For these changes to happen, people must care about security. For staff to fully realise the roles they have to play, SRM must be communicated in a clever and tailored way, taking into account ‘human’ realities. This means understanding staff’s daily lives (heavy workloads, stress, attention gaps…), being sensitive to their varying experiences, and exploiting windows of opportunity to communicate messages at the right time. For instance, a standard 2 hour-long online training may not be the most effective way for staff to learn about safeguarding or abduction. From senior leadership to compound guards, security must adapt its communication when supporting and training diverse bodies of staff.
Challenges and ways to move forward
It should come as no surprise that implementing a fully person-centred approach to SRM can be challenging – especially in terms of cost, time, and expertise. It is vital to assess these challenges and to recognise the limits of your organisation, to devise practical measures rather than unrealistic goals. In cases of rapid deployment, it is difficult enough to realise timely security plans without adding the requirement of well-researched, personalised briefings. In this case, such a step may well be unworkable for any aid organisation. This begs another question – how personalised can and should a person-centred approach to SRM be? Where is the best place to start and where should it end? What is the limit between the well-being and the security of your employees?

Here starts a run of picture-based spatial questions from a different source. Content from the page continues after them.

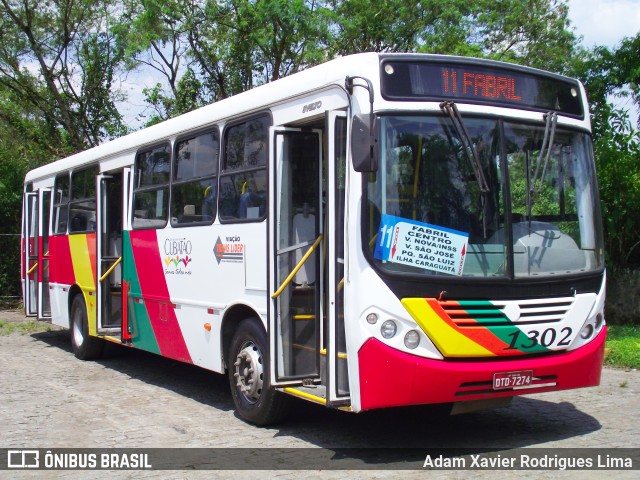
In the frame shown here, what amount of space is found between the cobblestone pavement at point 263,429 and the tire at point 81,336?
1.58m

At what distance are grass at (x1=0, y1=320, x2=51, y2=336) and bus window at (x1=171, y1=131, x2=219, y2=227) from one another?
8389 millimetres

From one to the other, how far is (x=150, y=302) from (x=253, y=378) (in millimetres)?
2818

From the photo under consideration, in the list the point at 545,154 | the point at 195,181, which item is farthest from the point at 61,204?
the point at 545,154

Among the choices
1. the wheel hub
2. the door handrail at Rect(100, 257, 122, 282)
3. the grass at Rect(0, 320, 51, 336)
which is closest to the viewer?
the wheel hub

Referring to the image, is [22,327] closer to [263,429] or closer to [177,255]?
[177,255]

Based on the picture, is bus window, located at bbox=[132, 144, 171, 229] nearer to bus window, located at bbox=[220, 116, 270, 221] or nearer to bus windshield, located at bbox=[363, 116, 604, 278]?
bus window, located at bbox=[220, 116, 270, 221]

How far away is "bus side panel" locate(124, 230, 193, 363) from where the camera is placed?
9.24 metres

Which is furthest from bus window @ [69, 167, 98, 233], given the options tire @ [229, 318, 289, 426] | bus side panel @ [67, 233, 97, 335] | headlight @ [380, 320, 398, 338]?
headlight @ [380, 320, 398, 338]

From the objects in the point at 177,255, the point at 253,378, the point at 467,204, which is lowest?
the point at 253,378

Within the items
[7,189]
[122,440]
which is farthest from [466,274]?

There is no one answer to these questions. Ultimately, each organisation has a principled decision to make about the type of environment they want to offer to their workforce, and the investments they are ready to have in support of diversity and inclusion. A strong commitment to allow for diversity will translate in creative solutions to overcome challenges to its implementation. Within their structure, capacities and limits, each organisation will develop different systems. Sharing good practices and tools is a great way to build on existing knowledge and to hasten the pace of change within the sector. For instance, investing in key moments such as induction and recruitment is essential to build trust with new staff, spot safety and security concerns, and clarify reporting channels.
Developing a person-centred approach means not turning a blind eye to the demographics of the organisation’s workforce, but rather remembering that security relies on the behaviour of individuals. SRM is not about treating all staff the same – it is about treating all staff equally.